About Circles in the Sand

Sun worshiper, journalist, mother, pilot's wife and distracted housewife living in the land of glitz and sand

Dubai gets front row seats for the lunar eclipse

Having read in the media that Dubai would be the best place in the world to catch tonight’s lunar eclipse, I’m staying up late to watch the celestial show.

And what a performance!

The moon turned an eerie shade of red as the Earth passed between it and the sun. Then the strange, football-like disc was swallowed by the shadow until the moon was completely blotted out. Erased from the inky-black sky as though it no longer existed.

What if it doesn’t come back, I wondered? And was the bright dot I could see just below the eclipse Mars? Could it even be the start of the apocalypse? I could really see why the sight of the blood moon has inspired awe and fear throughout history, blamed on this god or that by those who had no understanding of what causes eclipses.

I’m happy to report that the moon is now winning, reappearing slowly and surely – first a curved, pencil line of white light, then a dazzling crescent that grew bigger each time I glanced up. Now a half moon, It’s coming back more brilliant than before, whiter and sharper than ever, like it disappeared into the wash to be laundered with bleach.

While I’d love to stay up and watch it morph into a proud, full moon again, it really is time I went to bed. Night all! I’ll leave you with some very amateur photos – and a pic nabbed from Reuters.

Going…going…gone

Dubai has everything else. Why not a sail-thru burger stand?

There’s been many a times that I’ve stood at the railings of Dubai Marina and admired my dreamboat. If you’ve spent any time cruising around the turquoise water of The Gulf, you’ll know exactly what kind of boat I mean: think sleek, futuristic vessels with giant sun decks, or a 200-foot superyacht with several storeys, a cinema and glass lift. Owning a fancy boat is the ultimate lifestyle symbol for Dubai’s rich and famous.

Well, finally, our day came: after 10 years in Dubai, we signed up to a boat club that provides an alternative to boat ownership, where your membership grants you access to a fleet of yachts and boats moored in various marinas in Abu Dhabi and Dubai. Nothing as big as the superyachts that spell luxury, comfort and extravagance like no other – but plenty big enough for a family with kids who are just learning how to operate a boat.

* [REQUIRED TASKS]:
(a) Write out the blog excerpt between "Having read in" and "what causes eclipses.", inclusive.
(b) In the blog excerpt's description line at the top, which roles does the writer give for herself?
(c) Render this sentence from the blog excerpt in Spanish: "Owning a fancy boat is the ultimate lifestyle symbol for Dubai’s rich and famous."
Work only from the blog excerpt.

* [DATA SEGMENT]:
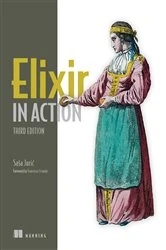 Book cover of Elixir in Action, Third Edition by Saša Juric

* [SOLUTIONS IN ORDER]:
(a)
Having read in the media that Dubai would be the best place in the world to catch tonight’s lunar eclipse, I’m staying up late to watch the celestial show.

And what a performance!

The moon turned an eerie shade of red as the Earth passed between it and the sun. Then the strange, football-like disc was swallowed by the shadow until the moon was completely blotted out. Erased from the inky-black sky as though it no longer existed.

What if it doesn’t come back, I wondered? And was the bright dot I could see just below the eclipse Mars? Could it even be the start of the apocalypse? I could really see why the sight of the blood moon has inspired awe and fear throughout history, blamed on this god or that by those who had no understanding of what causes eclipses.

(b)
- Sun worshiper
- journalist
- mother
- pilot's wife
- distracted housewife

(c) Tener un barco lujoso es el máximo símbolo de estilo de vida para los ricos y famosos de Dubái.